TEXTE DU DOCUMENT:
La Revue du Spectacle, le magazine des arts de la scène et du spectacle vivant. Infos théâtre, chanson, café-théâtre, cirque, arts de la rue, agenda, CD, etc.



Augmenter la taille du texte
Diminuer la taille du texte
Partager
Paroles & Musique

"La Cage aux folles" Vif, drôle, fantasque et toujours terriblement d'actualité !

"La Cage aux folles" est une fable devenue presque mythique. Olivier Py propose une mise en scène où la comédie musicale resplendit dans ses ornements autant lumineux et pailletés qu'intimes et politiques. Dans une distribution très talentueuse, Laurent Lafitte réalise un tour de force dans le chant, la danse, le mime et le théâtre.



© Thomas Amouroux.
© Thomas Amouroux.

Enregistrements
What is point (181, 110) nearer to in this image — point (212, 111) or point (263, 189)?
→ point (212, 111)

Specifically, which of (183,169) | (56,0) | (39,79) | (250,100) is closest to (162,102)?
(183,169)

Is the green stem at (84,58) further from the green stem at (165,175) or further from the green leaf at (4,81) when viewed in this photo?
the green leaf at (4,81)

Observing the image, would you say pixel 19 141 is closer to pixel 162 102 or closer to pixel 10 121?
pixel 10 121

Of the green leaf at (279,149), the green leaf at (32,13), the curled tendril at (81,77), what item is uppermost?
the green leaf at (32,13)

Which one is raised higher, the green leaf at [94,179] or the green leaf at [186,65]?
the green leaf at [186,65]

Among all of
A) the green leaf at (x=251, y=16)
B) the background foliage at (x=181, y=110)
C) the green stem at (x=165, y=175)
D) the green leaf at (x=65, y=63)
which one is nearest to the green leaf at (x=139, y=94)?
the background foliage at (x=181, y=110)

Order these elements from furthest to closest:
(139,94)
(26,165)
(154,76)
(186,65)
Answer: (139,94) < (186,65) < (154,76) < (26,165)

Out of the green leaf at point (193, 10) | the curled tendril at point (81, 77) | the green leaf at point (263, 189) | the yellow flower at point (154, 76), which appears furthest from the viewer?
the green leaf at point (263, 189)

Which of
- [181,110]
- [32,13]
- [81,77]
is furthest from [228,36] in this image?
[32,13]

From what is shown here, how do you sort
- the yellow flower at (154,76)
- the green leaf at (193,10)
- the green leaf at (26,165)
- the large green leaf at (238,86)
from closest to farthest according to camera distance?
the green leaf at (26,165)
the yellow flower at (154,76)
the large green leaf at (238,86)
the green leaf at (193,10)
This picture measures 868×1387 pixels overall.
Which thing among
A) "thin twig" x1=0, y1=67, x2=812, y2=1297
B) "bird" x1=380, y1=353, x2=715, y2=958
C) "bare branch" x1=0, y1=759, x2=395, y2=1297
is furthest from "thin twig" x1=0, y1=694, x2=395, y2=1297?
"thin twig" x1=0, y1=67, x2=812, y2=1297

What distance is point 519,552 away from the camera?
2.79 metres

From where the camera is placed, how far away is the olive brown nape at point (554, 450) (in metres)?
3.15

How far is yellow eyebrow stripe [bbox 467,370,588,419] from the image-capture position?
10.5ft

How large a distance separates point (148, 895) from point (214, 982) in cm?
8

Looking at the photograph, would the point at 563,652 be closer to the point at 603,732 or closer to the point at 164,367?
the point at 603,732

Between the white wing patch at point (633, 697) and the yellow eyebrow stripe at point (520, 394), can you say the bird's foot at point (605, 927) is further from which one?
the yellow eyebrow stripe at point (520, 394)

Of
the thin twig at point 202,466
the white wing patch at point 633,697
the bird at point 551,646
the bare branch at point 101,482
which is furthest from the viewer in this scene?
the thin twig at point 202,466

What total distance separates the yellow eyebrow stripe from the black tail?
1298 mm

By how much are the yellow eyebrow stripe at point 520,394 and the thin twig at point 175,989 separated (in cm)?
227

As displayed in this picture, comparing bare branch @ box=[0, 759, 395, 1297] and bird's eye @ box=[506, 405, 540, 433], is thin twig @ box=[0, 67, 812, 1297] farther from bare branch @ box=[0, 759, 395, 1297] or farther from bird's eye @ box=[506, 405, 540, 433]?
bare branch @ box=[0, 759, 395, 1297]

TÂCHES À RÉALISER:
1. Transcris en tableau Markdown, avec les colonnes Numéro et Ligne, les lignes placées après le texte : commence à celle qui contient "Observing the image, would" et arrête-toi après celle qui contient "Answer: (139,94) <", sans reprendre les lignes vides.
2. Rédige la suite de l'article consacré à « La Cage aux folles ».

RÉPONSES PAR TÂCHE:
1.
| Numéro | Ligne |
|---|---|
| 1 | Observing the image, would you say pixel 19 141 is closer to pixel 162 102 or closer to pixel 10 121? |
| 2 | pixel 10 121 |
| 3 | Of the green leaf at (279,149), the green leaf at (32,13), the curled tendril at (81,77), what item is uppermost? |
| 4 | the green leaf at (32,13) |
| 5 | Which one is raised higher, the green leaf at [94,179] or the green leaf at [186,65]? |
| 6 | the green leaf at [186,65] |
| 7 | Among all of |
| 8 | A) the green leaf at (x=251, y=16) |
| 9 | B) the background foliage at (x=181, y=110) |
| 10 | C) the green stem at (x=165, y=175) |
| 11 | D) the green leaf at (x=65, y=63) |
| 12 | which one is nearest to the green leaf at (x=139, y=94)? |
| 13 | the background foliage at (x=181, y=110) |
| 14 | Order these elements from furthest to closest: |
| 15 | (139,94) |
| 16 | (26,165) |
| 17 | (154,76) |
| 18 | (186,65) |
| 19 | Answer: (139,94) < (186,65) < (154,76) < (26,165) |

2.
Se mêlent de l'humour, des chansons, des paillettes telles un tégument au spectacle avec des chorégraphies de Ivo Bauchiero et d'autres en claquettes d'Aurélien Lehmann. C'est vif, joyeux, truculent, pertinent, gouailleur, sensuel et provocateur avec malice. Laurent Lafitte campe un personnage haut en couleurs dans une performance faite de multiples contours artistiques et brassant une kyrielle de talents. Comme pour tous les protagonistes, son jeu est très physique, mais les ruptures de jeu avec lesquelles il doit composer pour basculer très rapidement de la danse, à l'imitation, au chant et au théâtre sont un véritable tour de force.

À la fois danseur, chanteur et comédien, il décline différentes facettes d'un personnage vif, fantasque, drôle en créant une connexion espiègle avec le public autant sur les planches que dans l'assistance. Dans cette interconnexion, ce n'est pas uniquement le protagoniste qui devient un moment proche physiquement du public, c'est aussi une figure LGBTQI+ qui se mélange au monde et porteur d'un combat pour exister. C'est un éternel recommencement à une époque où les virilistes s'essaiment pour marquer leur présence et consacrer une infériorité fantasmée et névrotique de leur sexe sur l'autre.

© Thomas Amouroux.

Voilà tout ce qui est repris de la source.